Coloured scanning electron micrograph of bacteria on the surface of a human tongue. The study reconstructed with unprecedented detail how the oral and gut microbiome are transmitted from person to person. Credit: Steve Gschmeissner/Spl/Getty.
The microbiome, the ensemble of microorganisms that live in the gut, mouth, and skin, influences general health, and is linked to diabetes, cardiovascular diseases, and cancer. The microbiome mainly reflects our mother’s, and then its composition evolves through adulthood, partly through social interactions.
Until now there was limited knowledge about how microbiome is transmitted, but a new extensive study1 shows that people in close social contact share a significant percentage of the bacterial strains in their gut and mouth. The study, coordinated by Nicola Segata from the University of Trento, shows that cohabitation influences transmission more than kinship. For example, in twins the rate of shared bacterial strains decreases as they grow older living apart. These results are consistent across populations in different areas with very distinct lifestyles and diets.
The researchers used data from nearly 7,000 stool and saliva samples used in previous studies and added nearly 3,000 newly-sequenced samples, obtaining thousands of metagenomes, each made of combined genetic data from all the microorganisms from a single individual.
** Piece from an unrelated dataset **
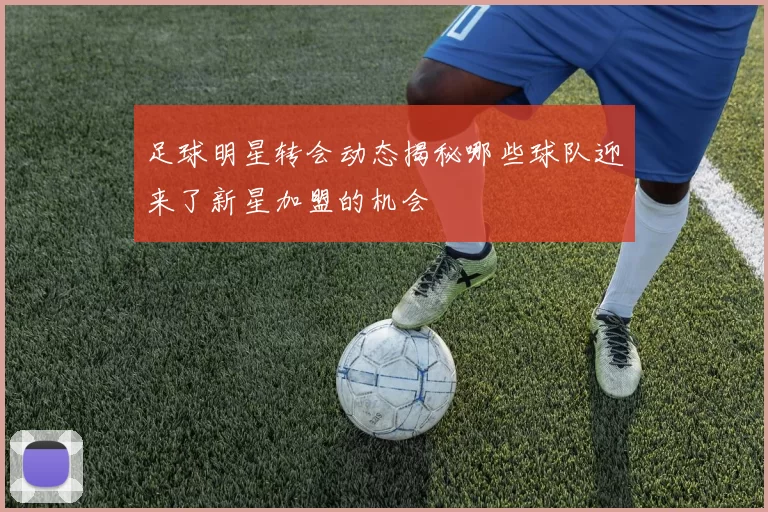 足球明星转会动态揭秘哪些球队迎来了新星加盟的机会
“We included individuals from communities less often considered in microbiome studies, working with centres in Africa and South America to diversify our dataset”, says Mireia Valles-Colomer, post-doctoral researcher in the Segata Lab, and first author of the study.
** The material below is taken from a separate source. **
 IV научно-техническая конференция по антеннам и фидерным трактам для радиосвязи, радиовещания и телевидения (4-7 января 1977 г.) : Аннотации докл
The scientists estimated that on average mothers and their children share 34% of the bacterial strains in the gut , whereas members of the same household have 12% of the strains in common, and those who live in the same village share only 8%. On average, people living in different villages do not share any bacterial strains. As for the oral microbiome, people living together share on average 32% of strains regardless of kinship.
The researchers developed new computational strategies for the study. First, they needed to identify the bacterial strains in each metagenome. This is challenging since “each metagenome contains tens of millions of fragments made by around 100 nucleotides and each bacterial genome has around one million nucleotides”, explains Segata. “Understanding to which genome each fragment belongs is like facing the pieces of several puzzles all mixed up, and having to figure out to which puzzle each piece belongs”.
In 2019 Segata’s lab devised a method that allowed them to analyse fragments in the metagenome and compile a catalogue of nearly 150,000 bacterial genomes grouped in species2. “In the new work, we expanded it up to one million genomes”, Segata says.
The second step was to establish when two people really share the same strain. Since bacteria accumulate mutations, two samples taken from the same individual at different times do not have exactly the same genomes. The researchers built phylogenetic trees of each bacterial species, and found that the genetic distance between a pair of samples, taken from the same person, fewer than six months apart, is smaller than the distance between two samples from unrelated individuals. This allowed to find a threshold distance below which the two genomes could be associated to the same strain.
Scientists compared results in westernized (Europe, the US and Shanghai) and non-westernized populations (Argentina, a rural community in China, Colombia, Ghana, Guinea-Bissau, Tanzania), finding no significant differences. “Even if the microbiome of non-westernized populations is genetically richer, the transmission pattern is similar”, says Valles-Colomer.
“This is a comprehensive study that confirms some hypotheses on gut microbiome transmission and adds new knowledge on the oral microbiome”, says Maria Rescigno, who leads the Mucosal Immunology and Microbiota Lab at Humanitas Research Hospital in Milan. “Many of the highly transmissible species were unknown before this study, and this could inform research on the microbiome’s impact on non-communicable diseases.”